It is impossible to anticipate the length of time it takes to discover a telephone number as it depends upon the quantity of possible telephone number, prerequisites (test accounts, contact number generator) and some luck, nevertheless I believe it's safe to say that in my screenings it took only30 minutes to 60 minutes to split most numbers.

- Exactly what can (or should) Facebook do about this?
Everything boils down to notifying people. The biggest problem with this is that many people have no idea about this as it is the default behaviour. Things would be various if the 'who can look me up' feature is set to 'only me' (which does not exists, yet), in the very first place. Facebook might also conceal the 2 numbers that are exposed in a password reset demand whenever the user does not frequently log in from that specific computer. They might likewise limit the amount of 'buddies' you can import additional (I don't see why anybody would import 10.000 numbers simultaneously).

- I'm impacted. Should I remove my contact number?
That's a hard concern, due to the fact that telephone number provide an excellent type of two-factor authentication which is an advised personal privacy protect. You can still restrict your 'who can look me up'- setting to 'only good friends'.

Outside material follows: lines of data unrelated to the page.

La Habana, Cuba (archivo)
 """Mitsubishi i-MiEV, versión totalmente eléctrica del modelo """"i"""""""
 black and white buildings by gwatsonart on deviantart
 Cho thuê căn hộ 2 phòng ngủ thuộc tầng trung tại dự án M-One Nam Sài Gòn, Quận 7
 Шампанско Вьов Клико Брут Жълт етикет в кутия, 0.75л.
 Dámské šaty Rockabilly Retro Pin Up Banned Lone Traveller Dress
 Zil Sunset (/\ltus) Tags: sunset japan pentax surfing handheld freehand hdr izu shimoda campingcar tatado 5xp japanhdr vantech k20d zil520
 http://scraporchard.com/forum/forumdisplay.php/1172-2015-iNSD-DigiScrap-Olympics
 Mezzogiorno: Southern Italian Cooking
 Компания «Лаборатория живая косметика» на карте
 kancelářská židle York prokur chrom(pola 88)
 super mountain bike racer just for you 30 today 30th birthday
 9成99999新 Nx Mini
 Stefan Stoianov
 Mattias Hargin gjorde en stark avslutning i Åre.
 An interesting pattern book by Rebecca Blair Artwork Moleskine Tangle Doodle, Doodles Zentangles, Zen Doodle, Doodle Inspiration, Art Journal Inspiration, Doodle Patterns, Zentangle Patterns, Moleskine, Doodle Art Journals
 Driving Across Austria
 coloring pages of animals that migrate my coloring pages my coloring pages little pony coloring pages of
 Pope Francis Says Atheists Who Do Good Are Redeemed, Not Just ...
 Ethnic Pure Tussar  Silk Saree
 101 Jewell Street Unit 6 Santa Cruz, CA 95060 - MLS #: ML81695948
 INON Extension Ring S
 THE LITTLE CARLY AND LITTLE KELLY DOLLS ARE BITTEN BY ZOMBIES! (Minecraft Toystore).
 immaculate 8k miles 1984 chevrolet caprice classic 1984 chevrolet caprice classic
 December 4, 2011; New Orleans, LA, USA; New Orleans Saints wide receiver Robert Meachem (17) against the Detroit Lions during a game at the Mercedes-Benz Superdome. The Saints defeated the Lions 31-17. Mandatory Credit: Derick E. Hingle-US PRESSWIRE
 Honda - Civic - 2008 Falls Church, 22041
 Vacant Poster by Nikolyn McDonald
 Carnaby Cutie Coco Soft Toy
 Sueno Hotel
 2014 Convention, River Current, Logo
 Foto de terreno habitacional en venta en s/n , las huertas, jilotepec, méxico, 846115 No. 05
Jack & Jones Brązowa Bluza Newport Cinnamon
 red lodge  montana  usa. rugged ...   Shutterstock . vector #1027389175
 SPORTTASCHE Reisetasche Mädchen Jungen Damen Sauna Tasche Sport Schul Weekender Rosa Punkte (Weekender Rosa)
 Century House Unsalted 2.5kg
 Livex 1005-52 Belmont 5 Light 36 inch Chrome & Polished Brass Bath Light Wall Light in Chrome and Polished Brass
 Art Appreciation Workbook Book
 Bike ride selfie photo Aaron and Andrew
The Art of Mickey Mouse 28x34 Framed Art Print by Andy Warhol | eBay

- I don't care my telephone number is public.
Helpful for you. I personally don't mind either-- however I'm quite sure others do. The majority of politicians and Belgian celebs I got in touch with about this problem were thankful I made them knowledgeable about this and eliminated their contact number right now.
Caring whether your telephone number is public or not, it doesn't really matter. To me, a more worrying part is that users seem to be misinformed by vague personal privacy settings. If you set your contact number to 'only me' it should not be overruled by some other default setting. It proves that regardless of its efforts, Facebook still deals with some hard difficulties worrying personal privacy and usability.

- Timeline.
> Jan, 9th-- Me: Preliminary report to Facebook.
< Jan, 9th-- Facebook: Automated reply. > Jan, 9th-- Me: Some additional details.
< Jan, 9th-- Facebook: "No tangible security or personal privacy impact.". > Jan, 9th-- Me: Are you sure? Further explanation.
< Jan, 10th-- Facebook: Yes. > Jan, 12th-- Me: Thanks-- I do not concur however I respect the choice. (1/2).
> Jan, 12th-- Me: Ask if I can blog about it in February (2/2).
< Jan, 12th-- Facebook: further information (see the screenshot above).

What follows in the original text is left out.